▶ [Exercises]:
**1)** Translate this sentence from the Yankees game report into Spanish: "Ryan Weathers pitched well enough to keep the Yankees in control."
**2)** Using the Yankees game report, answer each question on its own line:
(a) What was the final score, and which team did the Yankees beat?
(b) What was Ryan Weathers' ERA after this outing?
(c) Which pitcher did Aaron Boone bring in during the sixth inning?
**3)** Carry the report on the Yankees' win over the Orioles forward from its final sentence.

▶ [Source text]:
────────────────────────────────────────

NEW YORK — The Yankees needed just four innings from their bullpen Saturday. A five-run cushion and a starter who did his job should have made that a formality. Instead, the relief corps turned a comfortable 6-1 lead into a 6-3 sweat before the offense bailed them out in a 9-4 win over the Baltimore Orioles at Yankee Stadium.
Ryan Weathers pitched well enough to keep the Yankees in control. The left-hander allowed three runs, only one earned, while pitching into the sixth and striking out five. His ERA dropped to 3.03 through seven starts. It was the kind of performance that deserved a clean handoff.
What happened after he left the mound was anything but clean.
Bird survives a mess he helped create
The Yankees held a 6-1 lead when the sixth inning started going sideways. Weathers walked Taylor Ward. He struck out Henderson and Rutschman. But first baseman Ben Rice hesitated on a grounder from Rutschman, loading the bases with nobody out. A five-run lead suddenly felt fragile.
Manager Aaron Boone brought in right-hander Jake Bird to face the right-handed Alonso. It was a matchup play that looked risky given Bird’s volatile history. He had already been optioned to Triple-A earlier this season after shaky appearances.

────────────────────────────────────────

▶ [Dataset content]:
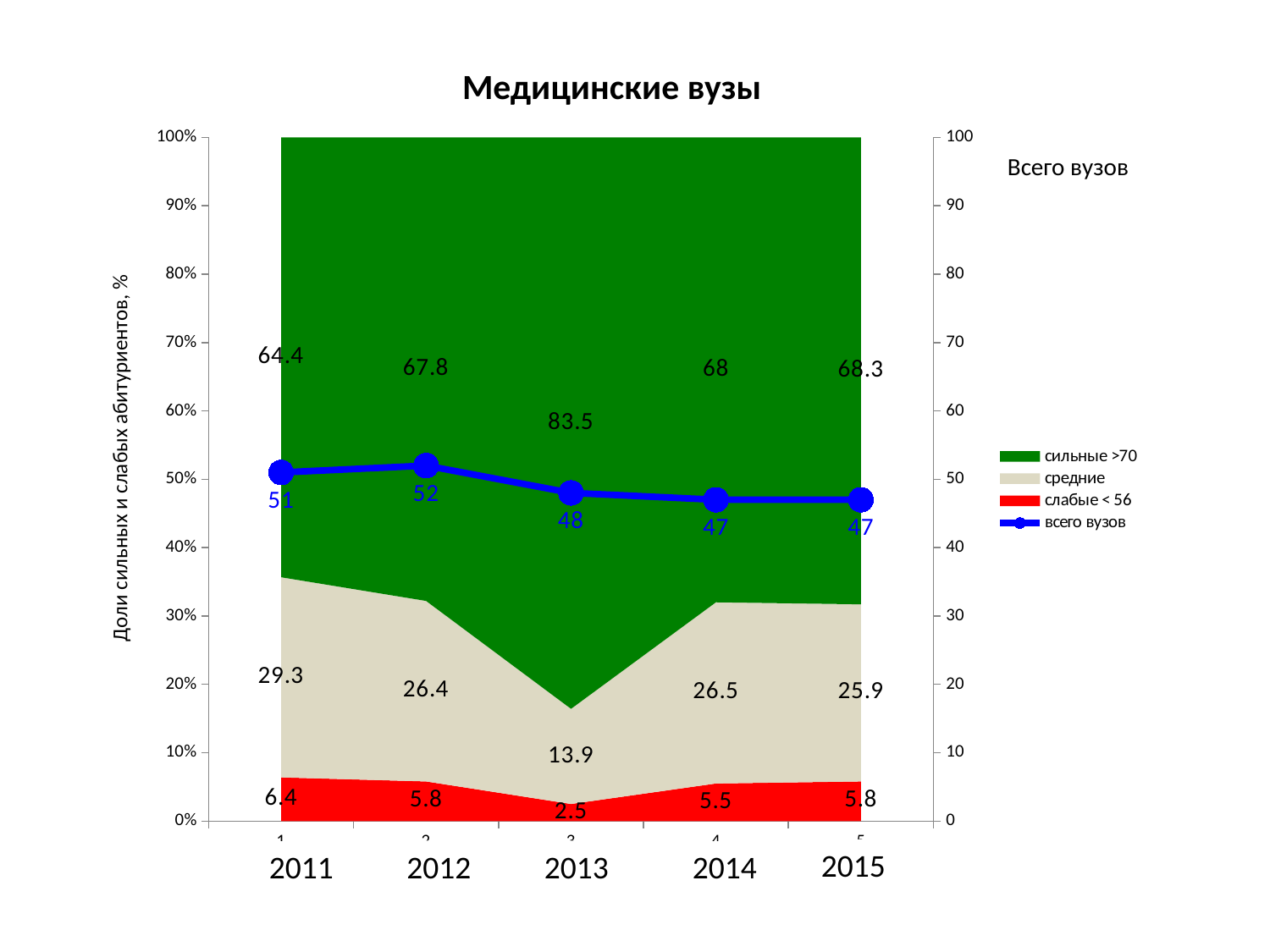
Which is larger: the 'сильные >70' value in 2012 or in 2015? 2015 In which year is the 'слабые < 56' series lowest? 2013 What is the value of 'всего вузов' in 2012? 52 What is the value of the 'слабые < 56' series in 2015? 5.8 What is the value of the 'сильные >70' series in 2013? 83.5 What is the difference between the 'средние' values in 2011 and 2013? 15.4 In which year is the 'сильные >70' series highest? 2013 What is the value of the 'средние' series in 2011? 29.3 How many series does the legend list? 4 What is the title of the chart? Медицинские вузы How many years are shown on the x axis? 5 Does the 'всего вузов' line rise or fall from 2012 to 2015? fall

────────────────────────────────────────

▶ [Responses by item number]:
**1)** Ryan Weathers lanzó lo suficientemente bien como para mantener a los Yankees en control.

**2)**
(a) 9-4, over the Baltimore Orioles
(b) 3.03
(c) Jake Bird

**3)**
The first result was ideal. Alonso grounded into a double play. One run scored, but two outs were recorded. The Yankees still led 6-2, and Bird appeared ready to escape.
He could not finish the job. Bird walked Tyler O’Neill on four pitches. Then Samuel Basallo laced an RBI double that cut the Yankees’ advantage to 6-3. Bird finally ended the inning by getting Jeremiah Jackson to ground out, but the damage was done. A clean frame had turned into a two-run mess.

Boone acknowledged the mixed bag that Bird presented, noting that despite the damage, the reliever prevented a complete collapse during a high-pressure stretch.
“Jake Bird had some really good moments again today,” Boone said. “I thought [he] stabilized through a dangerous part of the game for us.”
Doval’s baserunning issues flare up again
Camilo Doval took over in the seventh and walked into familiar trouble. Working for a second straight day, the Yankees reliever walked Dylan Beavers to start the inning. What followed was a career-long weakness on display.
Beavers stole second base. Then he stole third. Doval could not slow him down. Beavers eventually scored on a groundout, pushing Baltimore’s deficit to 6-4 and keeping the pressure on the Yankees bullpen.
Holding runners has haunted Doval throughout his career with the Giants and now the Yankees. It turns walks into runs without a hit.

Boone saw enough to pull the plug after just two outs. The manager credited Doval’s pure stuff while flagging the recurring issue that undercuts it.
“I thought he threw the ball well, but a little slow in the running game,” Boone said.
Doval had been excellent Friday night. Saturday showed the other side of the coin. For a Yankees team that needs a reliable setup man ahead of closer David Bednar, that volatility remains a concern.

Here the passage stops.